PROMPT:
List every line in the records below that contains the string "headscarf". Case counts when matching.

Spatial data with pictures
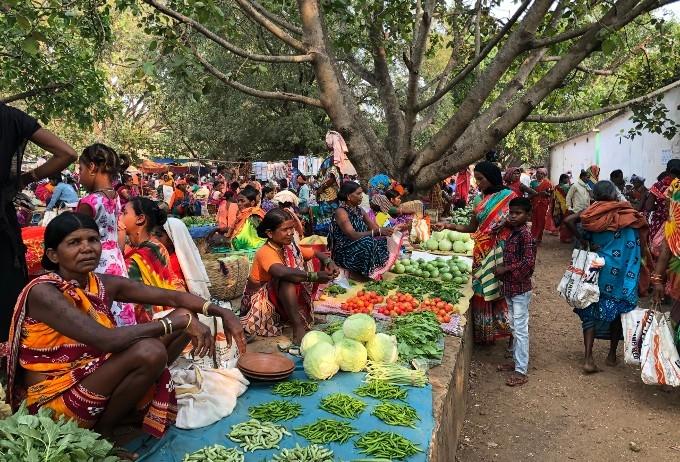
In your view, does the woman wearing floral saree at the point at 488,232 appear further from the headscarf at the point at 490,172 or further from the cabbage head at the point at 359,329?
the cabbage head at the point at 359,329

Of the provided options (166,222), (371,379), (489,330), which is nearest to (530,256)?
(489,330)

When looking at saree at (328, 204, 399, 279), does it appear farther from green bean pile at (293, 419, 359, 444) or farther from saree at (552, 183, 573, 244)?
saree at (552, 183, 573, 244)

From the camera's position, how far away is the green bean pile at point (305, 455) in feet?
8.36

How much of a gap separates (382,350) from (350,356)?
1.01 ft

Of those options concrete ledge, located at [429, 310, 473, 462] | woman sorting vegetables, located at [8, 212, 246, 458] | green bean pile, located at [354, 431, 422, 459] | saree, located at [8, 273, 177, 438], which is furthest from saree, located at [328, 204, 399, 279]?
saree, located at [8, 273, 177, 438]

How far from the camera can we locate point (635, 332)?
4945 millimetres

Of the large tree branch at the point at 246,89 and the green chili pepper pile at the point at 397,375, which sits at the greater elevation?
the large tree branch at the point at 246,89

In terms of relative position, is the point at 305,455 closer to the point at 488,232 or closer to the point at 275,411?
the point at 275,411

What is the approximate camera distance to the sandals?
5348mm

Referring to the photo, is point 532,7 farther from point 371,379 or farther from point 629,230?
point 371,379

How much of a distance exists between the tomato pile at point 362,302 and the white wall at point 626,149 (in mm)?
9345

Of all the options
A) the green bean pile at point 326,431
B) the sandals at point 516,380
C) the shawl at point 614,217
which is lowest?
the sandals at point 516,380

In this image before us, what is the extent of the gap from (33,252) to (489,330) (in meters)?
4.89

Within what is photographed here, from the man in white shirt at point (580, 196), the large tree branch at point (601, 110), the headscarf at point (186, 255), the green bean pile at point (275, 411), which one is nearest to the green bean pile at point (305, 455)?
the green bean pile at point (275, 411)
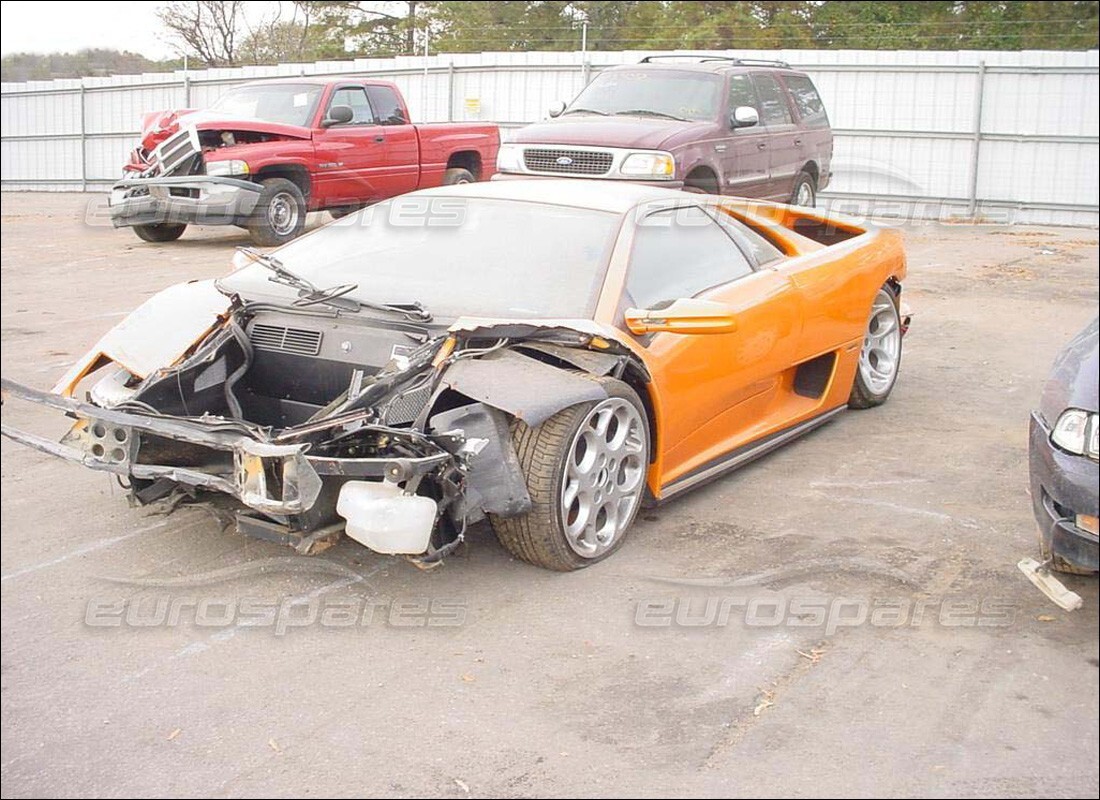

WRITTEN ANSWER:
In your view, does the woman wearing floral saree at the point at 488,232 appear further from the headscarf at the point at 490,172 or further from the cabbage head at the point at 359,329?
Within what is photographed here, from the man in white shirt at point (580, 196), the large tree branch at point (601, 110), the headscarf at point (186, 255), the green bean pile at point (275, 411), which one is nearest to the green bean pile at point (305, 455)?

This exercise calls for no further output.